It backs off a few steps, circling me, tail swishing back and forth.

‘Get up,’ it hisses.

Painfully, I stumble to my feet, leaning on the stone bear.

‘Whatever the old Jean le Flambeur may have told you,’ I say, ‘the new one recognises that we have common interests. Especially regarding causing discomfort to Matjek Chen. Isn’t that the promise you made? To get revenge?’

‘No,’ the tiger says. Its words turn into a roar. ‘I promised I would give you a head start.’

I take one look at its gleaming eye, grab the Realmspace sword and start running.


Running through the forest is a nightmare. My back wound bleeds. The cog-snow sticks to the gashes in the soles of my feet. I leave a red trail behind. My breathing is a painful wheeze. The tiger is a shadow, never far: if I try to slow down, it makes a dash at me, silent and vengeful, enough to wake up my monkey fear and send me off stumbling madly across the tree roots and thickets again.

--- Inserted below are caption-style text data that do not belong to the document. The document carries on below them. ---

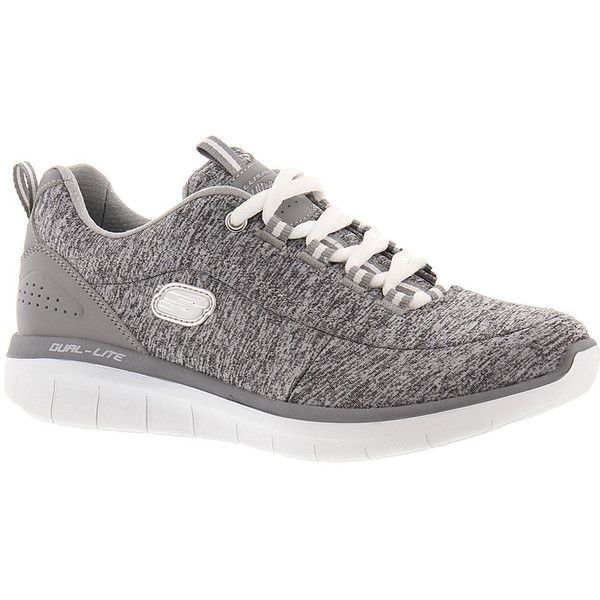 Skechers Sport Synergy 2.0 12365 Women's Grey Sneaker 6 M (1,260 MXN) ❤ liked on Polyvore featuring shoes, sneakers, grey, gray shoes, gray sneakers, grey trainers, laced up shoes and laced shoes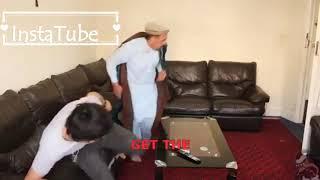 Pregnancy Prank (Gone wild )-شوخی خرکی با پدر بیچاره ,اشک او را دراورد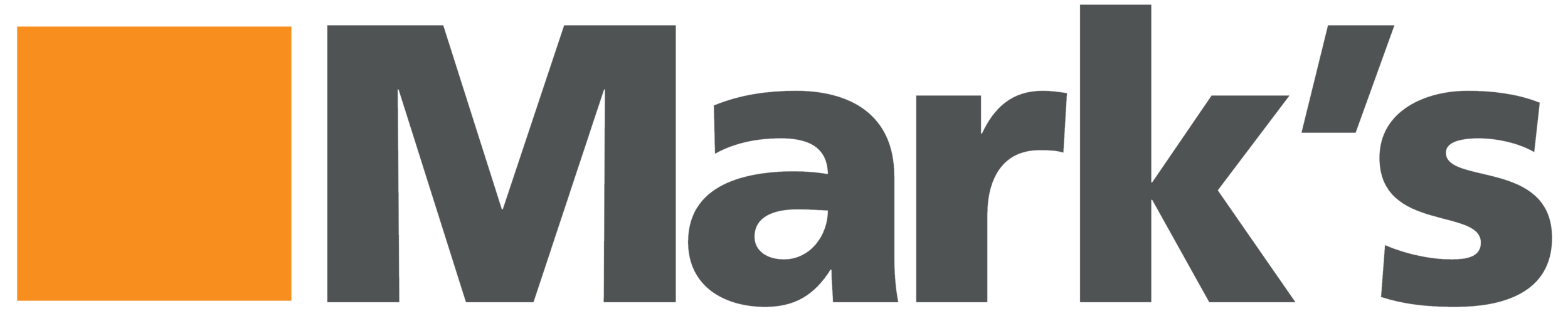 Mark_s_logo.png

So I’m not surprised when I collapse on the edge of the opening where I started from and see the tiger, between me and the Realmgate, resting, cradling something between its front paws.

It takes a while for it to come to me, and when it does, it seems almost reluctant: soft paws on the clock snow, tiny glittering wheels in its whiskers like raindrops. Death in black and white, like a chessboard.

And for the second time, like with the Hunter thing, I feel the lines of force between us, and let them guide me towards the right move.

I step into the clearing.

‘Well, here we are,’ I say. ‘And I told you. Here is your way out. Humanity waits on the other side. What are you waiting for?’

The tiger hesitates. It looks at the gate suspiciously. In spite of all the pain, I want to smile.

Realms translate. Realms have rules. For the old, complex ones, the rules and narratives have become too intricate to understand, no one knows how they began. But the one in the Box is only a small Realm, a place of animal stories, perhaps for zoku children. And I’m betting the tiger has been here for a long time, soaking in the way things work. The fox and the bear. The monkey and the tiger.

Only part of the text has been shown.